Worldwide cebelrated Ganesha Chaturthi by Hindus

Happy-Ganesh-Chaturthi-Wishes-HD-Wallpapers-Download-26Last weekend, millions of South Asians the world over, including Toronto, welcomed one of the most celebrated, loved, revered Hindu deities of all time: Lord Ganesh.

Also known internationally as the elephant-headed god, the famous lord will appear in thousands of households worldwide in one of India’s largest festivals called Ganesh Chaturthi, which, began last Friday, Aug. 28.

Beginning that day, the Hindu god in the form of an idol, makes his way into millions of households and Hindus physically buy a clay idol of the Lord and worship him. Depending on budgets, people celebrate the deity in their house for one day or ten.

At the end of 10 days in a celebratory mood and amidst great pomp and splendor and a bevy of religious hymns and songs, the deity is taken to the Indian Ocean and gently immersed. This is an annual ritual and the Ganesh season kick starts officially all the other Hindu festivals that take place from thereon.

In Toronto, all the Hindu temples had special plans for the deity and celebrate him with special reverence for ten days.

But to experience this majestic Indian festival one has to be present in India. The term, majestic is truly what this festival is all about. In fact during that time of the year, one cannot forget that the festival is on. For instance the biggest celebration of this festival takes place in Mumbai- the city I was born in.

Huge idols over 50 feet are kept in big open compounds for all to see and worship. And they are worshipped day and night — usually for 10 days- with priests present and an overflowing line of visitors who line the streets to see the deity. The festival mood is on and there’s always music or hymns through loudspeakers that reminds you that the festival ain’t stopping any time soon.

If your residence is close to one of these public venues you have to grin and bear it because the traffic jams just to get thousands of devotees out there ­— can make life a tad harder for the nearby residents. But it’s all taken in the Indian spirit of welcoming the deity so there’s nothing one can do about it.

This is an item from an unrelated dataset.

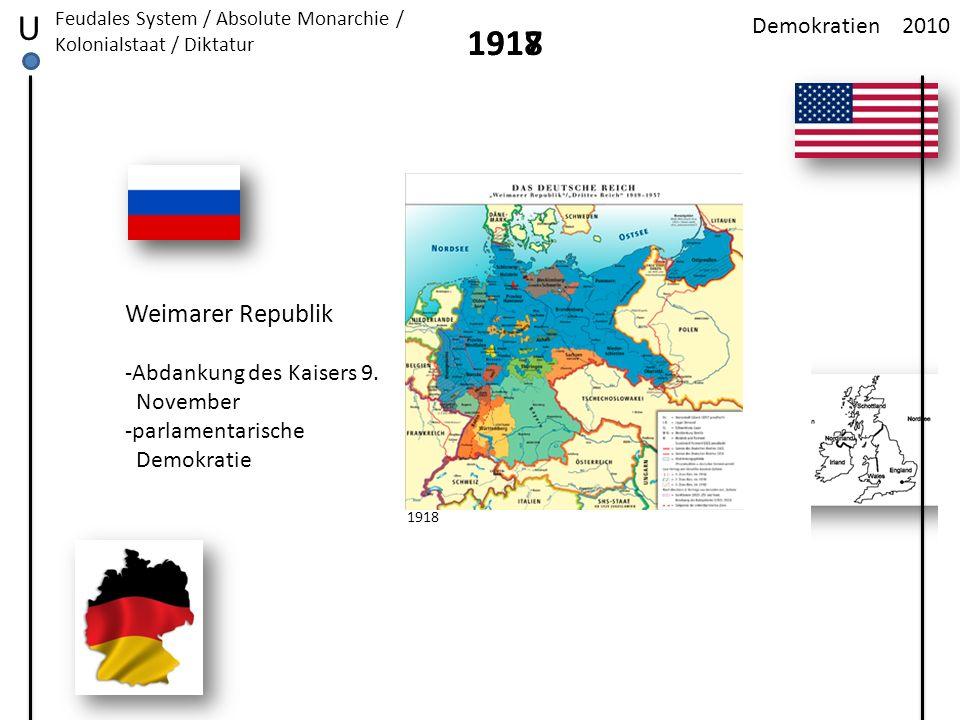 2010Demokratien U Feudales System / Absolute Monarchie / Kolonialstaat / Diktatur 1917 Weimarer Republik -Abdankung des Kaisers 9. November -parlament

The food during that time is also really wonderful. Special modaks or sweet treats filled with coconut and dry fruits are also made and sold in abundance and my family was invited to so many Hindu houses for lunch during that time, that it was just one of the best times of the year for me as a child.

In Mumbai, I lived in an apartment building on the sixth floor. During the festival every year, my verandah would be the place where my friends would come to because they could get a bird’s eye view of the clay deities that would pass by our house on the tenth day- the last day of the festival when devotees sink the deity in water.

So on that day, my friends and even my relatives would come to my house and stand for hours on the verandah while watching hundreds of tall (almost eighty feet in height) deities pass the streets. Along with the procession would be a bevy of dancers gyrating to special numbers on the streets of Mumbai. The dancers and devotees would also splash gullal or red powder (considered auspicious by Hindus) on each other. Most of the time we couldn’t tell the faces of the people as they would be soaked with this vermilion powder.

Finally these processions chant Ganesh’s name and followers sing along and take him to the Indian Ocean, which in my case was not very far from my house.